The Strongest Case for Amgen
The best argument that Amgen's $28.3 billion is still well-spent goes like this: Tepezza's SC formulation fundamentally changes the convenience calculus. Lumvoa's advantage is three fewer infusion center visits. SC Tepezza's advantage is zero visits. If at-home self-injection proves equivalent in efficacy and Amgen files before Viridian's elegrobart, the first-mover advantage in subcutaneous delivery could offset or exceed the market share Lumvoa captures in IV. Add Krystexxa's strong growth trajectory and Uplizna's explosive Q1, and the broader Horizon portfolio may still deliver the returns Amgen modeled. The market seems to agree so far: Amgen's stock is roughly where it was before Friday's news. Viridian's rose 6% after-hours, but from a $1.9 billion market cap, not a $300 billion one.
The Bottom Line
For the first time since January 2020, a patient diagnosed with thyroid eye disease has a choice. Lumvoa is not a miracle. It targets the same receptor through the same biological mechanism and will likely cost a comparable amount per treatment course. What it offers is simpler: less time in a clinic, actual trial data for chronic disease, and the structural pressure that competition exerts on a market that spent six years without any.
What You Can Do
If you have TED: Ask your ophthalmologist or endocrinologist about both Lumvoa and Tepezza. The decision between five infusions over 12 weeks and eight over 24 is a conversation worth having, especially if travel to an infusion center is a burden. If you were previously told you did not qualify because your disease was chronic rather than active, Lumvoa's label specifically covers both.

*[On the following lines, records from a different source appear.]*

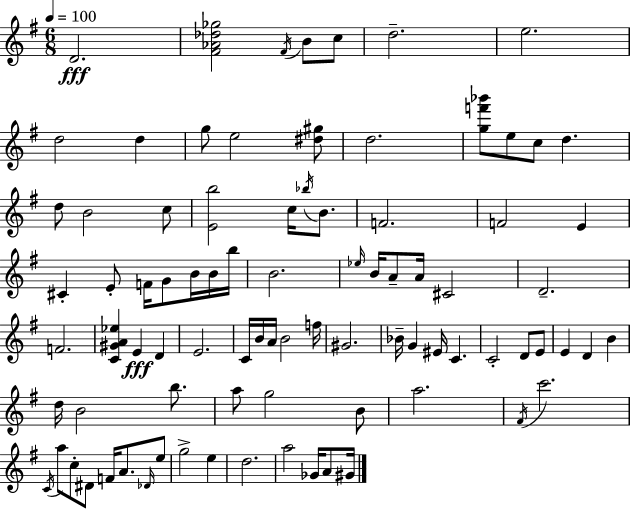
D4/h. [F#4,Ab4,Db5,Gb5]/h F#4/s B4/e C5/e D5/h. E5/h. D5/h D5/q G5/e E5/h [D#5,G#5]/e D5/h. [G5,F6,Bb6]/e E5/e C5/e D5/q. D5/e B4/h C5/e [E4,B5]/h C5/s Bb5/s B4/e. F4/h. F4/h E4/q C#4/q E4/e F4/s G4/e B4/s B4/s B5/s B4/h. Eb5/s B4/s A4/e A4/s C#4/h D4/h. F4/h. [C4,G#4,A4,Eb5]/q E4/q D4/q E4/h. C4/s B4/s A4/s B4/h F5/s G#4/h. Bb4/s G4/q EIS4/s C4/q. C4/h D4/e E4/e E4/q D4/q B4/q D5/s B4/h B5/e. A5/e G5/h B4/e A5/h. F#4/s C6/h. C4/s A5/e C5/e D#4/e F4/s A4/e. Db4/s E5/e G5/h E5/q D5/h. A5/h Gb4/s A4/e G#4/s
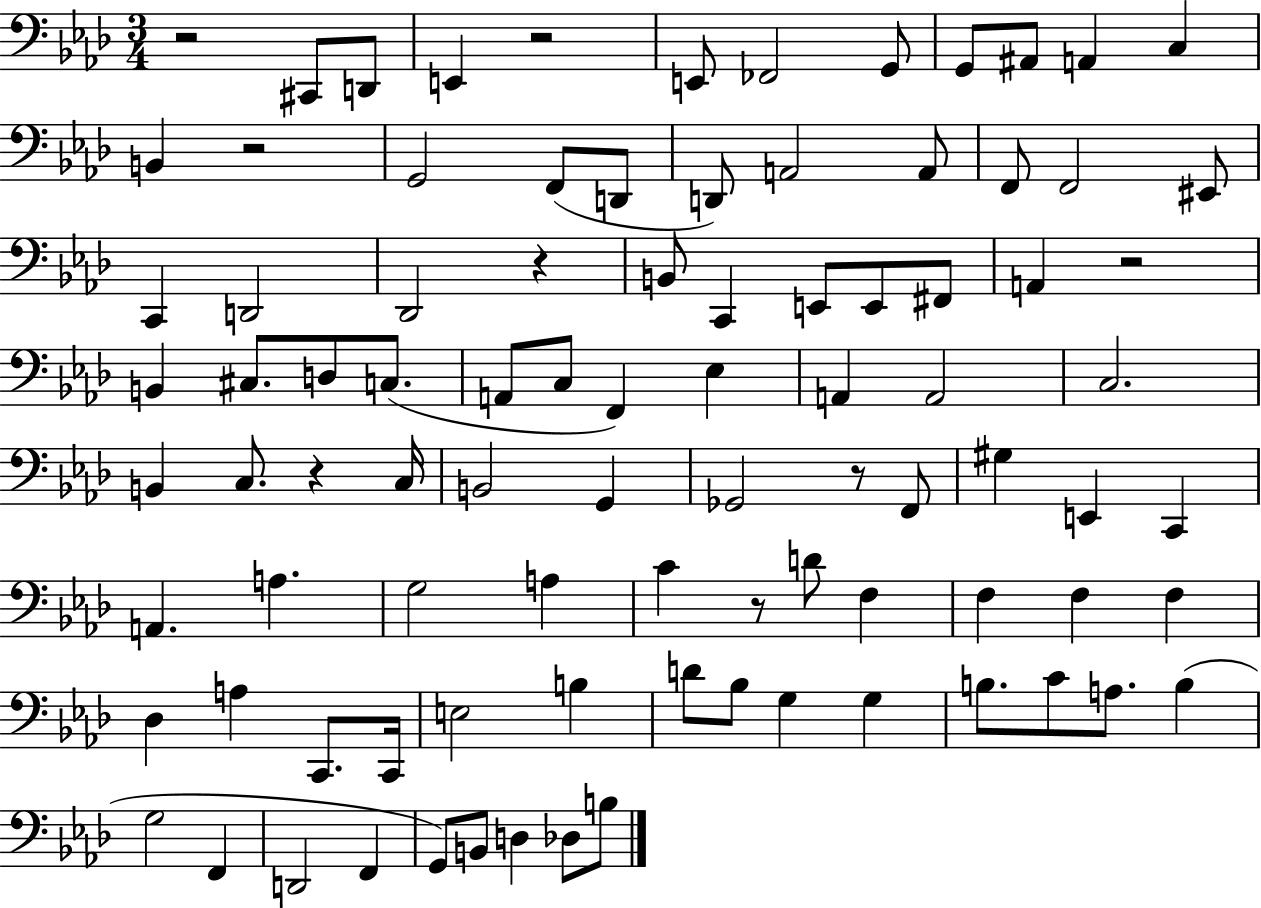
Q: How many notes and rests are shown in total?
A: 91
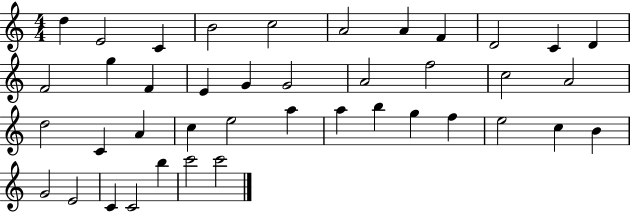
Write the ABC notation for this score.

X:1
T:Untitled
M:4/4
L:1/4
K:C
d E2 C B2 c2 A2 A F D2 C D F2 g F E G G2 A2 f2 c2 A2 d2 C A c e2 a a b g f e2 c B G2 E2 C C2 b c'2 c'2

If you are an investor: Watch two dates. First, Viridian's conference call on Monday, June 29, where pricing and launch strategy will be detailed. Second, the timeline for Amgen's SC Tepezza BLA filing, which will determine whether the convenience war stays in infusion centers or moves to living rooms. The NPV model above gives you the guardrails for both outcomes.
If you are a payer: You now have leverage you did not have last week. Two approved IGF-1R antibodies means competitive contracting is possible for the first time in the TED space. The 49-to-1 cost-effectiveness gap between Tepezza and IV steroids has been a talking point for years. Now it is a negotiating position.